Mid-September, comedian and The League star Steve Rannazzisi confessed that his old tale of working inside one of the World Trade Center twin towers during the September 11 terrorist attacks in New York was false.
His mea culpa came after the New York Times uncovered the lie. Rannazzisi, 37, tweeted his remorse, calling himself an "immature" young man who made a mistake, said he didn't understand why he said what he said 14 years ago, that he was "truly, truly sorry."
Although Rannazzisi's Comedy Central special still aired the following weekend, Buffalo Wild Wings severed its relationship with the comedian shortly after, pulling its ads featuring Rannazzisi from television.
This Tuesday, Rannazzisi went a step past his tweeted apologies, subjecting himself to Howard Stern's probing curiosity: Why tell such an offensive lie at all?

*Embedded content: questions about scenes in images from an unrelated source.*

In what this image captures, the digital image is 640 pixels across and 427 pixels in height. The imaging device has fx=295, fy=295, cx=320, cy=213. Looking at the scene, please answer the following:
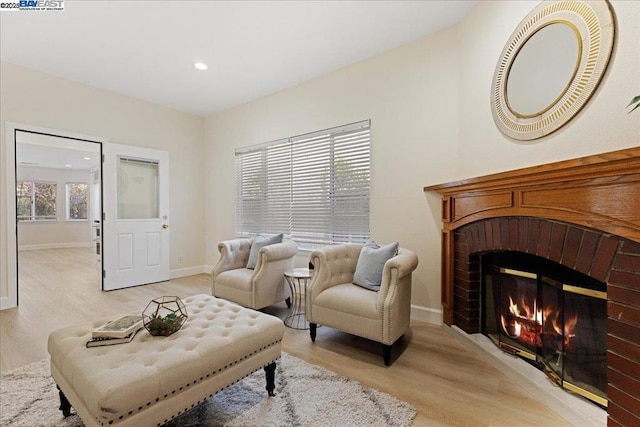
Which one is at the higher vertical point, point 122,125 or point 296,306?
point 122,125

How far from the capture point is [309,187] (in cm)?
396

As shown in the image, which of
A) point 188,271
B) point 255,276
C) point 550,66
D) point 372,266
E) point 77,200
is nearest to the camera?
point 550,66

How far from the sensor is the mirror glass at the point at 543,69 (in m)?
1.78

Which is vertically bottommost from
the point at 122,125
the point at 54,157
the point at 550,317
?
the point at 550,317

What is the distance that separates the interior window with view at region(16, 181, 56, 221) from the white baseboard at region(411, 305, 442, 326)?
11579mm

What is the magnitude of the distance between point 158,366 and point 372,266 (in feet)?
5.68

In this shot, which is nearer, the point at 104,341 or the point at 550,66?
the point at 104,341

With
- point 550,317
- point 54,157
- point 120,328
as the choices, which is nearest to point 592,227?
point 550,317

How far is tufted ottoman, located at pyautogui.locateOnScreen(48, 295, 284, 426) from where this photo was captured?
117 cm

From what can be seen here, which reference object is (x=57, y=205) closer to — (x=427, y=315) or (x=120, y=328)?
(x=120, y=328)

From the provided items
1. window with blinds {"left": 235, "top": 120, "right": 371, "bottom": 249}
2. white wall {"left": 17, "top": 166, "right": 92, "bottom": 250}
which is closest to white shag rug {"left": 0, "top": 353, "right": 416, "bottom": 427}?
window with blinds {"left": 235, "top": 120, "right": 371, "bottom": 249}

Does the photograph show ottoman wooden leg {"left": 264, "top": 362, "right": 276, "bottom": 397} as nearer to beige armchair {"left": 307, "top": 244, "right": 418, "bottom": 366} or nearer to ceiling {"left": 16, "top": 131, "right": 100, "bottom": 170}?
beige armchair {"left": 307, "top": 244, "right": 418, "bottom": 366}

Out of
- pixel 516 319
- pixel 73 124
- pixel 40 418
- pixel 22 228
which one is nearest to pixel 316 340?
pixel 516 319

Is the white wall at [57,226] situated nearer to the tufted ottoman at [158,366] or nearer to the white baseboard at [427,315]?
the tufted ottoman at [158,366]
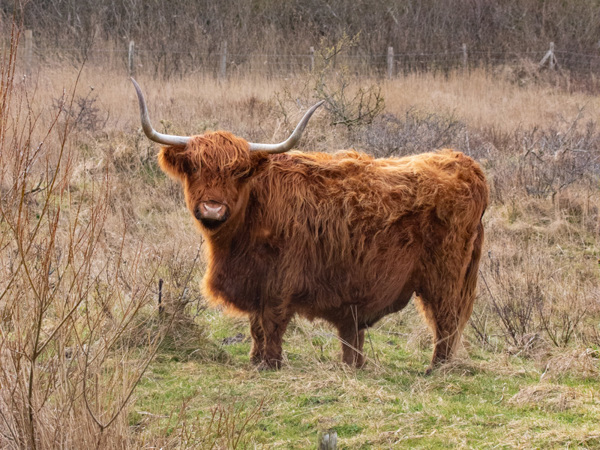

The comedian told Stern the story was a spur-of-the-moment mistake on stage that became nearly impossible to take back. "It wasn't calculated at all," he said on Stern's show, looking nervous. "It was as simple as sitting at the Comedy Store and everyone (being) like, 'Hey, you're from New York?' 'Yeah.' 'Were you just there? You were around?' 'Yeah, I was downtown.' 'You worked there?' 'Yeah, I did.'"
In the crowd were famous comedians like Pauly Shore and Andrew Dice Clay, who began to offer support. Rannazzisi says he didn't know how to take the tall tale back.
"You have like 15 seconds to go, 'Wait, hold on, stop, wait, I'm sorry, that's not true.' And if you pass that 15 seconds, now it becomes a thing where you're like — 'Now I have to be the guy who is very strange and weird and just said I lied about 9/11.'"
During the 40-minute interview with Stern, Rannazzisi also apologized again to people close to those who actually died on 9/11. "I know what I did was terrible," he said. "And I know that I hurt a lot of people," he told Stern. "In my heart I feel awful that my dumb mistake created this story that hit a wound that should never have been touched."